Meredith Whitney, a former analyst at Oppenheimer & Company who now runs her own firm, predicts that securities firms worldwide will cut as many as 80,000 jobs in the next 18 months as revenue growth begins to slow.  The reductions, about 10% of current levels, will come after 2010 compensation payments, Ms. Whitney wrote in a recent report.  She added that industry payouts will be “down dramatically.”  Ms. Whitney, who started the Meredith Whitney Group in New York, came into prominence after correctly predicting Citigroup’s dividend cut in 2007. 

"The key product drivers of Wall Street’s revenues and profits over the past decade have been in a structural decline over the past three years," Ms. Whitney said in the report.  While regulatory reform, including higher capital requirements, will force some of these shifts, there will be a “deeper secular change” as a result of declining revenue in certain segments.
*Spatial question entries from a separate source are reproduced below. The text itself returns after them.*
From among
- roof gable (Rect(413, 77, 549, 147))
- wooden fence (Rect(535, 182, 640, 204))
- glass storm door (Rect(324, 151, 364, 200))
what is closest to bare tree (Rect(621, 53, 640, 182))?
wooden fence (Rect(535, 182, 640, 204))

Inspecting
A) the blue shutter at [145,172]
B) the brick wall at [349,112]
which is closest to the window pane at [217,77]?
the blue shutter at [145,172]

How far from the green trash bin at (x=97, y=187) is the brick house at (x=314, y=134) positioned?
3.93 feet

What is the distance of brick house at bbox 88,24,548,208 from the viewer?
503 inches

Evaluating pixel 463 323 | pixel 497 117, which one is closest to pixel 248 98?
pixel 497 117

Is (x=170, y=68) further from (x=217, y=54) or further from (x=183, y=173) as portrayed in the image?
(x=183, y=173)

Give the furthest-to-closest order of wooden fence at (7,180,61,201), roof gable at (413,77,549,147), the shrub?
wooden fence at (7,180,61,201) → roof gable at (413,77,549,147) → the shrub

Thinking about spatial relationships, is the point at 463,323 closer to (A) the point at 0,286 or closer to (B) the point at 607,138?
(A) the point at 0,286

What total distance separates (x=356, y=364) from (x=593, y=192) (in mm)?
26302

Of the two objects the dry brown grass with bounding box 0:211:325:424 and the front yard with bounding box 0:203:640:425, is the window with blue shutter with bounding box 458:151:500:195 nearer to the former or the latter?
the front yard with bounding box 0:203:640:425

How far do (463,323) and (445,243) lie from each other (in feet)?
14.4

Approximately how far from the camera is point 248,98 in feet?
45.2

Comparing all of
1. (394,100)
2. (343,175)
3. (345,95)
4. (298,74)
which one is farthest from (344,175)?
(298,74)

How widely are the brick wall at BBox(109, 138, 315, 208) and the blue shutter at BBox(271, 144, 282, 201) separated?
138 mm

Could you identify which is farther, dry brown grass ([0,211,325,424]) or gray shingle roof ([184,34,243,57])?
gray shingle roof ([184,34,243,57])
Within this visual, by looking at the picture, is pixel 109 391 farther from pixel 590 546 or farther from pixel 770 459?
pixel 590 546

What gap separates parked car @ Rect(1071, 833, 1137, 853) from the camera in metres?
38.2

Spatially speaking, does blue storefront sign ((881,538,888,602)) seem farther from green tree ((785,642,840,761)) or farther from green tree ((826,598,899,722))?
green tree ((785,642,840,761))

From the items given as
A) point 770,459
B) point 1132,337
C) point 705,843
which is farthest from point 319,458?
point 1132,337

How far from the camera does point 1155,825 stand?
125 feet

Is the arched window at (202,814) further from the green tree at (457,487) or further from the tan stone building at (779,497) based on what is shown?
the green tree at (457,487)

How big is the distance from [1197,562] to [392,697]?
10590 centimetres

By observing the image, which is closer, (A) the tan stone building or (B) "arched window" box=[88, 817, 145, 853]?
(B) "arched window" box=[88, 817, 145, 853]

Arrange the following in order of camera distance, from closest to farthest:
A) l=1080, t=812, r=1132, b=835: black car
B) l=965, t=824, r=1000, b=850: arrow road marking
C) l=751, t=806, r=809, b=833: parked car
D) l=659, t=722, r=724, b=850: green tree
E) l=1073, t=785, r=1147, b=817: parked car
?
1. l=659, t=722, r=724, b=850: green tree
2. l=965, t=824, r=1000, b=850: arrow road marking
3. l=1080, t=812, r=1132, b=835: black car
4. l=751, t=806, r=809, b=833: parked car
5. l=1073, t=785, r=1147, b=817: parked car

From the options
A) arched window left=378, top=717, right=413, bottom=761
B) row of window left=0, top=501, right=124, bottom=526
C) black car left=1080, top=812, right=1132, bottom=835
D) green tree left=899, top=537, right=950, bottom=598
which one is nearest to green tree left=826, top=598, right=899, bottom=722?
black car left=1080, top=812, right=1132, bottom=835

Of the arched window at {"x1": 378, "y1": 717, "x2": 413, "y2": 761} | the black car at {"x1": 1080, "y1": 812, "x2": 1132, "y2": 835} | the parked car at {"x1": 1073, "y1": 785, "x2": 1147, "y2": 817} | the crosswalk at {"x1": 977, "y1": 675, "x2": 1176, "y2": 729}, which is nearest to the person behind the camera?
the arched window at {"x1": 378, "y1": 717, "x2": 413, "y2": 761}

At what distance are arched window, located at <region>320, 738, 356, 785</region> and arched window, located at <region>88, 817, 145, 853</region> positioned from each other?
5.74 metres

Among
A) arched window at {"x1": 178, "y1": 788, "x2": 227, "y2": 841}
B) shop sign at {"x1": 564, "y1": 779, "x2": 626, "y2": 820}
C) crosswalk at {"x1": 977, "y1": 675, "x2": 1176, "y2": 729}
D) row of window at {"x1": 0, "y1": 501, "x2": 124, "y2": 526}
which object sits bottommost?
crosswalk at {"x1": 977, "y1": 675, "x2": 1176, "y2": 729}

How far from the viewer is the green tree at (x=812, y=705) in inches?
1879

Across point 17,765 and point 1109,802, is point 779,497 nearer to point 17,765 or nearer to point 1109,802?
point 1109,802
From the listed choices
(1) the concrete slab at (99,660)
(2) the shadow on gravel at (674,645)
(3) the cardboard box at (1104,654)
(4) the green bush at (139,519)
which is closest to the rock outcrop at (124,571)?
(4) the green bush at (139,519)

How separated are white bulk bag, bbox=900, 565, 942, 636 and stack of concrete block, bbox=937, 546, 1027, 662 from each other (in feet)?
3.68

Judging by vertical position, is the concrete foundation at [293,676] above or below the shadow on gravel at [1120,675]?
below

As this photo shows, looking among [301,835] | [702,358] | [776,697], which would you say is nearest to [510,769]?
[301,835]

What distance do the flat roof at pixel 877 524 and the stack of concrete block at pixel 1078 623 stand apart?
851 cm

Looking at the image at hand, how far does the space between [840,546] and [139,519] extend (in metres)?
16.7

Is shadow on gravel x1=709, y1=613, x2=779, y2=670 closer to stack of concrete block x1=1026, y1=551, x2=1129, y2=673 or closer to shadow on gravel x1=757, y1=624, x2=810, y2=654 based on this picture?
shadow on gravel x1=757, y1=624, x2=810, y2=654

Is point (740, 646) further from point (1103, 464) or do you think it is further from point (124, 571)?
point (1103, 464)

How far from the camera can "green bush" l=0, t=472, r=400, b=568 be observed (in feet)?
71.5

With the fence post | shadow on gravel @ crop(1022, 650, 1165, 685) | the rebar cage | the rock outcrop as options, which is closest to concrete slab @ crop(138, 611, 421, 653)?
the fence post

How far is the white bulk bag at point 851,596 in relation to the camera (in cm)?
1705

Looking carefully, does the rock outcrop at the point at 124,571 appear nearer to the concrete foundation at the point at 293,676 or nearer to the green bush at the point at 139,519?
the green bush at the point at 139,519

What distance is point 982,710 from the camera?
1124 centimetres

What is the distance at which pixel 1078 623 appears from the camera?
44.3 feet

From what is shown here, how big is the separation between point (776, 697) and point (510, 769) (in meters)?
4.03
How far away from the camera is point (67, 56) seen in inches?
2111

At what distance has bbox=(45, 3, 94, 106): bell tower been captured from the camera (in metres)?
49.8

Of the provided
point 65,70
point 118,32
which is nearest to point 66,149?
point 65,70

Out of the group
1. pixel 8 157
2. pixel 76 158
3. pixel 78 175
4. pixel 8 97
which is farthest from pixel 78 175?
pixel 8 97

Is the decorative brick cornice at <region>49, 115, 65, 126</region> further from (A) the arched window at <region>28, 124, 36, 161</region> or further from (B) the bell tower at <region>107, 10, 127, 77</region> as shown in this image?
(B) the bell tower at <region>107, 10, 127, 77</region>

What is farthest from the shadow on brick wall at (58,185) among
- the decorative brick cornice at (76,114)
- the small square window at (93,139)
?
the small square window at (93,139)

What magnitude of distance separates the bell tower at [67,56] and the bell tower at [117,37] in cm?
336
Recruiters last month said Barclays, Credit Suisse, RBS may lead a slowdown in hiring in Europe as the fixed-income trading boom fizzles out. Barclays Capital’s income from trading bonds and commodities fell 40% in the first half amid the sovereign debt crisis. Fixed-income, currencies and commodities trading was the biggest revenue contributor at investment banks from Deutsche Bank to Goldman Sachs.

Banks around the world cut 330,000 jobs during the latest financial crisis, according to data compiled by Bloomberg. Some have added employees recently as markets recovered.  While emerging markets will continue to expand, they will not do so fast enough to offset the declines in the United States and Europe, Ms. Whitney said.  [Bloomberg, 9/7].